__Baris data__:
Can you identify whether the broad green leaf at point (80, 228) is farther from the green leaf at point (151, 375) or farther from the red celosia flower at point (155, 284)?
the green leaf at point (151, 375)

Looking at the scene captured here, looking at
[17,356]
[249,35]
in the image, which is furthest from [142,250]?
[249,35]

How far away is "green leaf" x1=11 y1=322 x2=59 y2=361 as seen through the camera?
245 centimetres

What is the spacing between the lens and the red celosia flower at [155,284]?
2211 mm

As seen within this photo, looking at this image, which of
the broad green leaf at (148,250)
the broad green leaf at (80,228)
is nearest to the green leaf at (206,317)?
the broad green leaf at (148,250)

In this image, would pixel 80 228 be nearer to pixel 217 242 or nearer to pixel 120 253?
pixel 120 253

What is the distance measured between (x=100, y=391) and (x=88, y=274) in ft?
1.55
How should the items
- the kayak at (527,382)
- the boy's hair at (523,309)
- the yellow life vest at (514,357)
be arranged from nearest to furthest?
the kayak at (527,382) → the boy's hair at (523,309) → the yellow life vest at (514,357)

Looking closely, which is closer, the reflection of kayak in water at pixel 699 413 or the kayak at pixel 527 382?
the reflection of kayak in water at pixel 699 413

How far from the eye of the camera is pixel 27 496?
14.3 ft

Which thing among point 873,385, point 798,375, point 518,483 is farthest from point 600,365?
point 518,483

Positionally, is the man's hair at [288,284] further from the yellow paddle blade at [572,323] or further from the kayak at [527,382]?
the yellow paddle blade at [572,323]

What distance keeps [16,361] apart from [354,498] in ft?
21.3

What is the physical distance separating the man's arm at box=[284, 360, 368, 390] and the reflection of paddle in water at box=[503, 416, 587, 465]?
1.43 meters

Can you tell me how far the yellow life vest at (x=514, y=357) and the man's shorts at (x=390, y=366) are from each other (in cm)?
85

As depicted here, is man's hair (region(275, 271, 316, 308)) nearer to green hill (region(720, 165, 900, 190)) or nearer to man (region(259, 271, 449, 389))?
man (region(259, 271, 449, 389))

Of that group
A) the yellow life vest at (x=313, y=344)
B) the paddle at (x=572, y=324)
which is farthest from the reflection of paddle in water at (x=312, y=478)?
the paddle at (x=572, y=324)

__Tugas__: Sajikan semua baris materi di atas sebagai tabel Markdown dengan kolom Nomor dan Isi. Lewati baris yang kosong.

__Jawaban benar__:
| Nomor | Isi |
|---|---|
| 1 | Can you identify whether the broad green leaf at point (80, 228) is farther from the green leaf at point (151, 375) or farther from the red celosia flower at point (155, 284)? |
| 2 | the green leaf at point (151, 375) |
| 3 | Looking at the scene captured here, looking at |
| 4 | [17,356] |
| 5 | [249,35] |
| 6 | in the image, which is furthest from [142,250]? |
| 7 | [249,35] |
| 8 | How far away is "green leaf" x1=11 y1=322 x2=59 y2=361 as seen through the camera? |
| 9 | 245 centimetres |
| 10 | What is the spacing between the lens and the red celosia flower at [155,284]? |
| 11 | 2211 mm |
| 12 | As seen within this photo, looking at this image, which of |
| 13 | the broad green leaf at (148,250) |
| 14 | the broad green leaf at (80,228) |
| 15 | is nearest to the green leaf at (206,317)? |
| 16 | the broad green leaf at (148,250) |
| 17 | In this image, would pixel 80 228 be nearer to pixel 217 242 or nearer to pixel 120 253? |
| 18 | pixel 120 253 |
| 19 | What is the distance measured between (x=100, y=391) and (x=88, y=274) in ft? |
| 20 | 1.55 |
| 21 | How should the items |
| 22 | - the kayak at (527,382) |
| 23 | - the boy's hair at (523,309) |
| 24 | - the yellow life vest at (514,357) |
| 25 | be arranged from nearest to furthest? |
| 26 | the kayak at (527,382) → the boy's hair at (523,309) → the yellow life vest at (514,357) |
| 27 | Looking closely, which is closer, the reflection of kayak in water at pixel 699 413 or the kayak at pixel 527 382? |
| 28 | the reflection of kayak in water at pixel 699 413 |
| 29 | How far from the eye of the camera is pixel 27 496? |
| 30 | 14.3 ft |
| 31 | Which thing among point 873,385, point 798,375, point 518,483 is farthest from point 600,365? |
| 32 | point 518,483 |
| 33 | Positionally, is the man's hair at [288,284] further from the yellow paddle blade at [572,323] or further from the kayak at [527,382]? |
| 34 | the yellow paddle blade at [572,323] |
| 35 | What distance keeps [16,361] apart from [354,498] in ft? |
| 36 | 21.3 |
| 37 | What is the physical distance separating the man's arm at box=[284, 360, 368, 390] and the reflection of paddle in water at box=[503, 416, 587, 465]? |
| 38 | 1.43 meters |
| 39 | Can you tell me how far the yellow life vest at (x=514, y=357) and the man's shorts at (x=390, y=366) are from each other (in cm)? |
| 40 | 85 |
| 41 | As depicted here, is man's hair (region(275, 271, 316, 308)) nearer to green hill (region(720, 165, 900, 190)) or nearer to man (region(259, 271, 449, 389))? |
| 42 | man (region(259, 271, 449, 389)) |
| 43 | Of that group |
| 44 | A) the yellow life vest at (x=313, y=344) |
| 45 | B) the paddle at (x=572, y=324) |
| 46 | which is farthest from the reflection of paddle in water at (x=312, y=478)? |
| 47 | the paddle at (x=572, y=324) |